Somewhat connected to the size of the new crypto are the considerations related to algorithm performances. PQ algorithms, unlike RSA and ECDSA, are computationally very heavy and therefore might pose additional engineering hurdles when designing the hardware to support them. For end-entity devices such as cable modems and optical network units, there are various options to consider. One option, for example, is to look at the integration of modern microcontrollers that can offload computation and provide isolated environments in which algorithms can be securely executed. Another approach is to leverage trusted execution environments already available in many edge devices’ central processing units (CPUs), without the need to update today’s hardware architectures. On core devices, the added CPU load—when compared with the very fast RSA verifications—might require additional resources. This is an active area of investigation.

The final set of considerations is related to algorithm deployment models and certificate chain validation considerations. Specifically, because the current implementation paradigm for PQ algorithms required by NIST doesn’t use the hash-and-sign paradigm (it directly signs the data without hashing it first), there are some important considerations to make. Although this approach removes the security dependency on the hashing algorithm, it also introduces a subtle but important performance hit; the data to be authenticated or signed (i.e., when a device is trying to authenticate to the network) must be processed directly by the algorithm. This might require large data buses to carry the data to the MCU or to transition through the trusted execution environment on the CPU. Performance bottlenecks generated by the adopted signing mechanism have already been observed, and further investigations are needed to better understand the real impact over deployments.

For example, when signing with the “hash-and-sign” paradigm, the signing part of the operation on a 1TB document or 1KB document takes the same time (because you’re always signing the hash that’s only a few bytes in length). In comparison, when using the new paradigm (not possible with algorithms like RSA), signing times can differ wildly depending on the size of the data you’re signing. This problem is even more evident when addressing the costs associated with the generation and signing of hundreds of millions of certificates via this new approach. In other words, the new paradigm, if adopted, could potentially impact certificate providers and increase the costs associated with the signing of large quantities of certificates.

Available Tools and Projects

Now that you know where and what to look for, how can you start learning more about—and experimenting with—these new algorithms for real-world deployment?

One of the best places to start is the Open Quantum Safe (OQS) project that aims to support the development and prototyping of quantum-resistant cryptography. The OQS project provides two main repositories (open-source and available on GitHub): the base liboqs library, which provides a C implementation of quantum-resistant cryptographic algorithms, and a fork of the OpenSSL library that integrates liboqs and provides a prototype implementation of CableLabs’ Composite Crypto technology.

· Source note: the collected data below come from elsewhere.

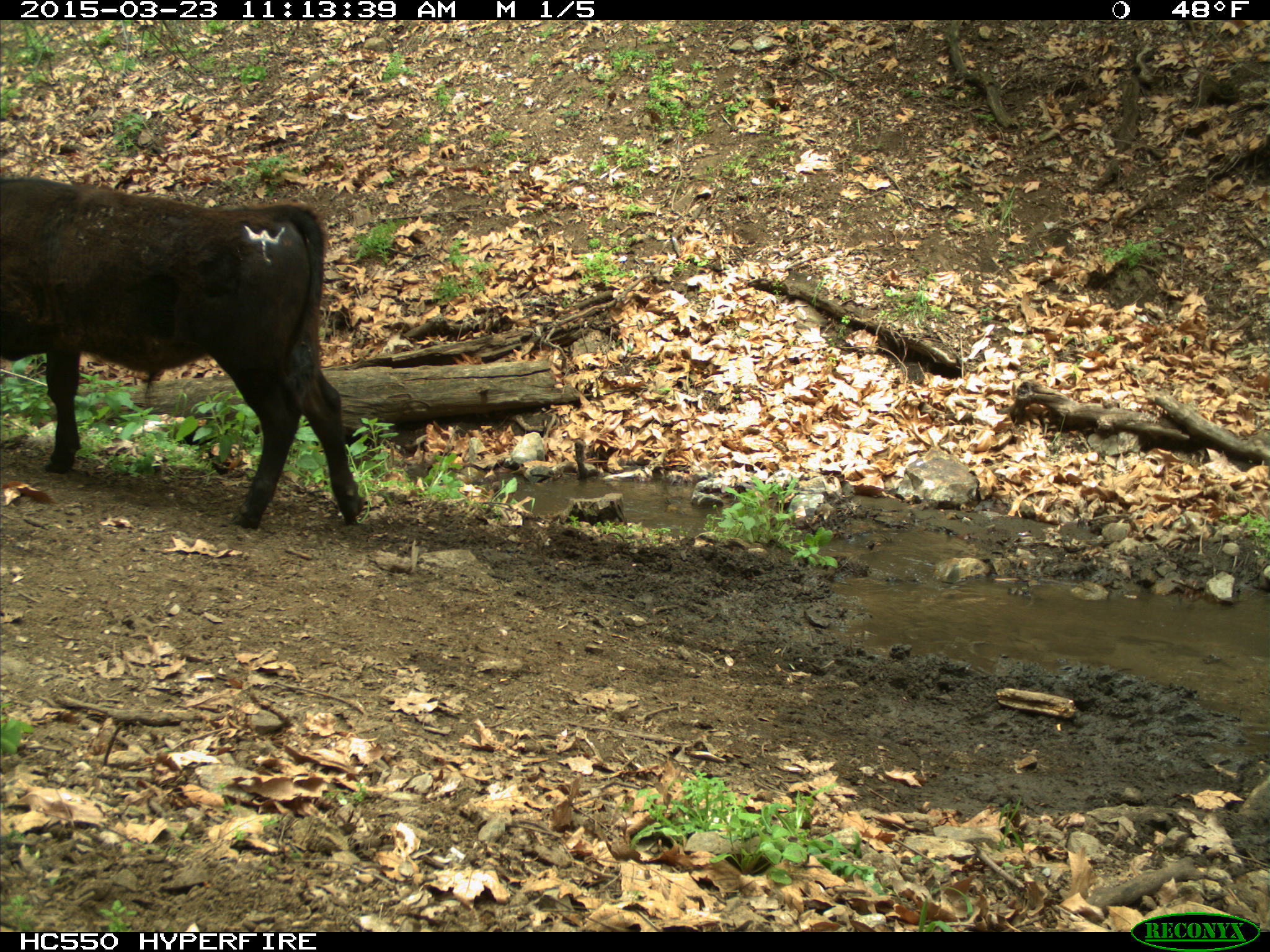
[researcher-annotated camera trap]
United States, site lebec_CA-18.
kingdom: Animalia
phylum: Chordata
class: Mammalia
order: Artiodactyla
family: Bovidae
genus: Bos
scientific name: Bos taurus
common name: domestic cow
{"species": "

Although the OQS project is a great tool to start working with these new algorithms, the provided integration with OpenSSL doesn’t support generic signing operations: a limitation that might affect the possibility to test the new algorithms in different use-cases. To address these limitations and to provide better Composite Crypto support together with an hash-and-sign implementation for PQ algorithms, CableLabs started the integration of the PQ-enabled OpenSSL code with a new PQ-enabled LibPKI (a fork from the original OpenCA’s LibPKI repository) that can be used for building and testing these algorithms for all the aspects of the PKI lifecycle management, from validating the full certificate chain to generating quantum-resistant revocation information (e.g., CRLs and OCSP responses).